Run YOLOv12 on Windows: Step-by-Step Installation Guide

YOLOv12 represents a cutting-edge advancement in object detection, integrating attention mechanisms to enhance detection accuracy while maintaining the computational efficiency characteristic of previous YOLO iterations.
This guide delineates the procedural framework for configuring, training, and deploying YOLOv12 on a Windows-based system, encompassing installation protocols, dataset preparation, model training, and inference methodologies.
Step 1: Environment Configuration
Prior to initiating the setup, ensure that the following requisite software components are installed:
Essential Software and Tools:
- Python: Download and install Python (version 3.8 or later) from the official website, ensuring compatibility with YOLOv12 dependencies.

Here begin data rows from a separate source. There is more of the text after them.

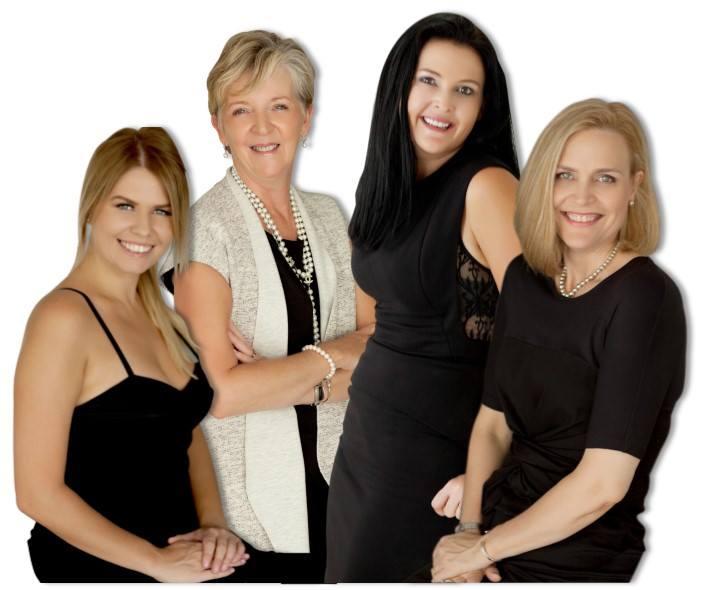 From Left: Ana, Robin, Nicole & Elaine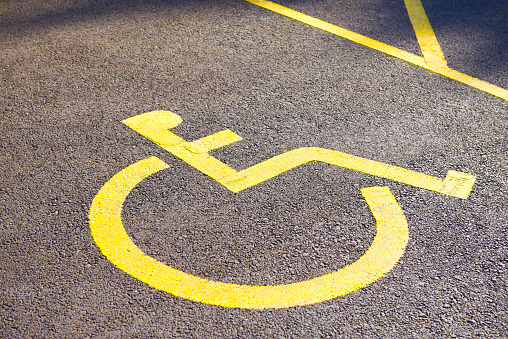 A Helping Hand「Yellow disabled parking bay」:スマホ壁紙(19)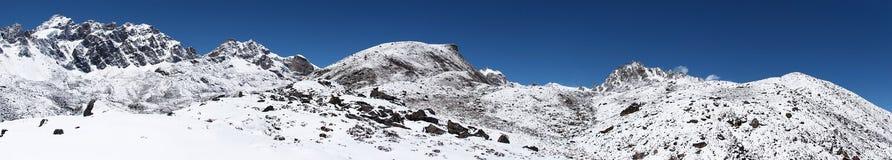 neige rocheuse couverte de montagne d'horizontal Photos libres de droits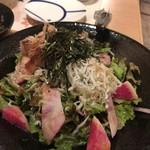 74736396 - 湘南釜揚げしらすと地野菜のサラダ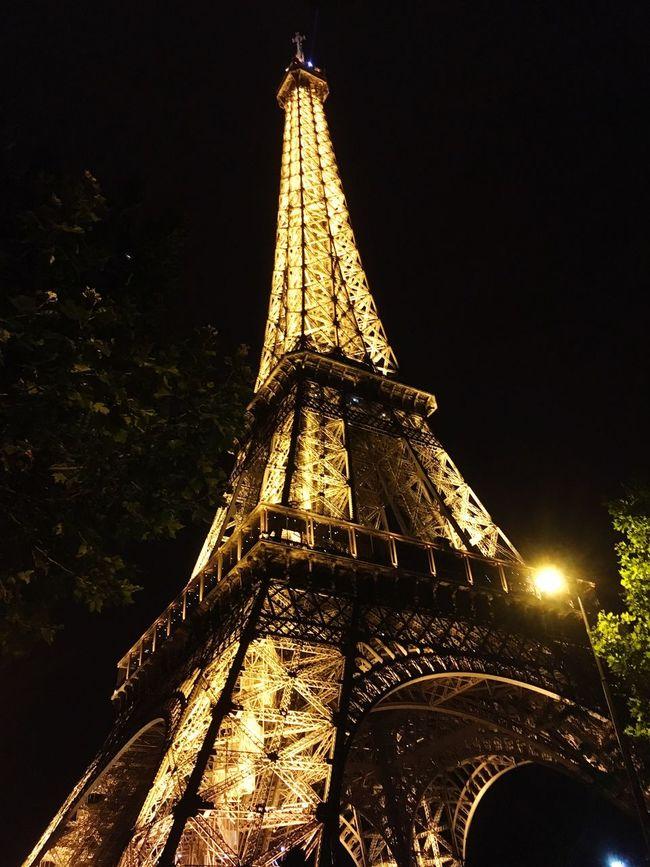 Paris, France  Everyone Leaves J'taime
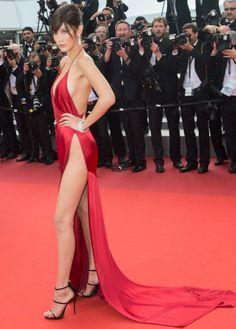 Ünlülerin Çıplak Kırmızı Halı Elbiseleri   FILMstilMODA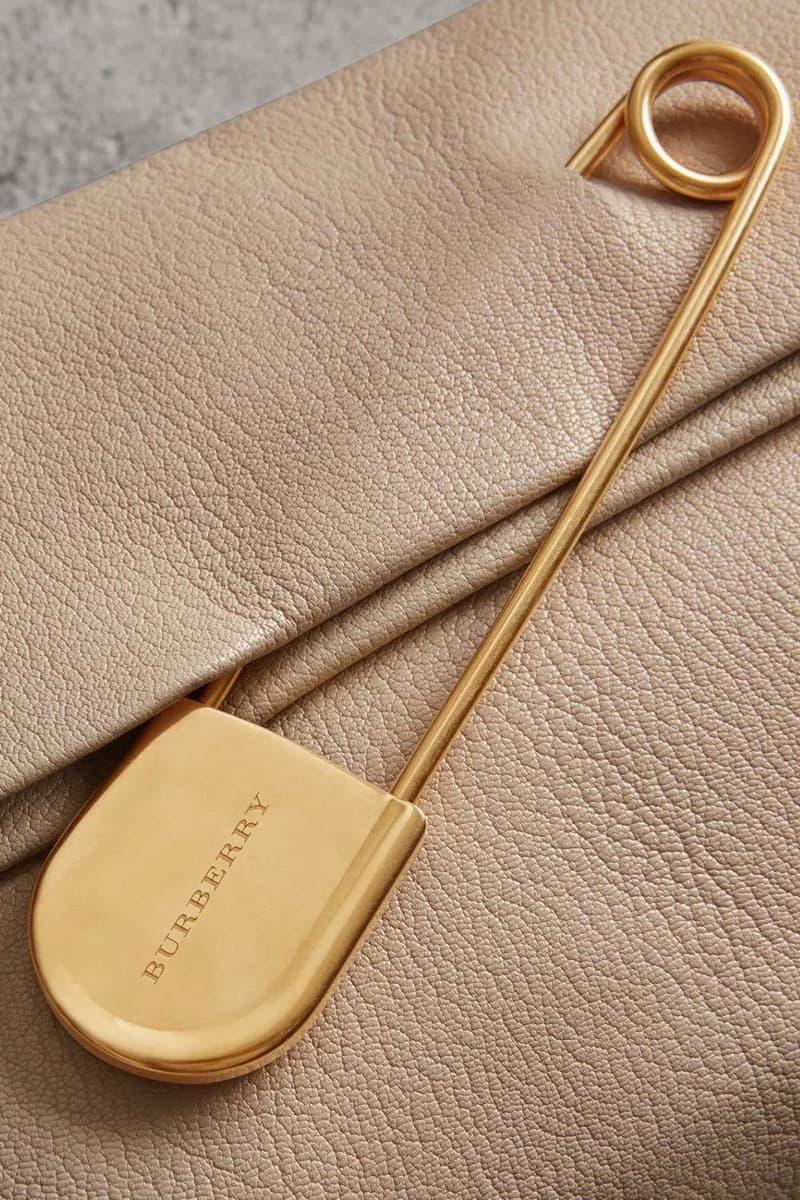 Burberry Medium Pin Clutch Leather Stone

- Git: Install Git to facilitate repository cloning and version control.
- Integrated Development Environment (IDE): Utilize Visual Studio Code (VS Code) or an alternative IDE for script editing and execution.
- NVIDIA GPU Drivers: If deploying GPU acceleration, install the latest NVIDIA drivers to ensure optimal performance.
- CUDA and cuDNN: Required for GPU-based model training and inference.
Dependency Installation
Additional Dependencies: If utilizing external dataset management tools:
pip install roboflow supervision
Installing Python Dependencies: Execute:
pip install -r requirements.txt
pip install -e .
If errors occur, ensure setuptools
and wheel
are updated:
pip install --upgrade setuptools wheel
Cloning the YOLOv12 Repository: Execute the following commands in the terminal or command prompt:
git clone https://github.com/sunsmarterjie/yolov12.git
cd yolov12
Step 2: Dataset Preparation
YOLOv12 employs a dataset format akin to YOLOv8. The following steps ensure proper data structuring:
Dataset Formatting:
- YOLOv8 PyTorch TXT Format: Each image must have a corresponding
.txt
file with bounding box annotations.
Utilizing Roboflow for Dataset Management:
- Creating a Roboflow Account: Register for a Roboflow account to facilitate dataset organization and download.
- Dataset Conversion (if required): Convert non-YOLO formats (e.g., COCO JSON) using Roboflow utilities.
- Creating
data.yaml
Configuration:
train: path/to/train/images
val: path/to/validation/images
test: path/to/test/images
nc: number_of_classes
names: ['class1', 'class2', ...]
- Dataset Retrieval via API:
from roboflow import Roboflow
ROBOFLOW_API_KEY = "YOUR_API_KEY_HERE"
rf = Roboflow(api_key=ROBOFLOW_API_KEY)
project = rf.workspace("your-workspace").project("your-project")
version = project.version("your-version")
dataset = version.download("yolov8")
Step 3: Model Training
Executing Training Commands:
Utilize the following script, specifying the model configuration and dataset path:
from ultralytics import YOLO
model = YOLO('yolov12s.yaml')
results = model.train(
data='path/to/your/data.yaml',
epochs=250,
)
Real-World Implementation: Traffic Object Detection
model = YOLO('yolov12m.yaml')
results = model.train(
data='traffic_data.yaml',
epochs=300,
batch=16,
imgsz=640
)
This example demonstrates YOLOv12’s capability in detecting traffic-related entities such as vehicles, pedestrians, and signals.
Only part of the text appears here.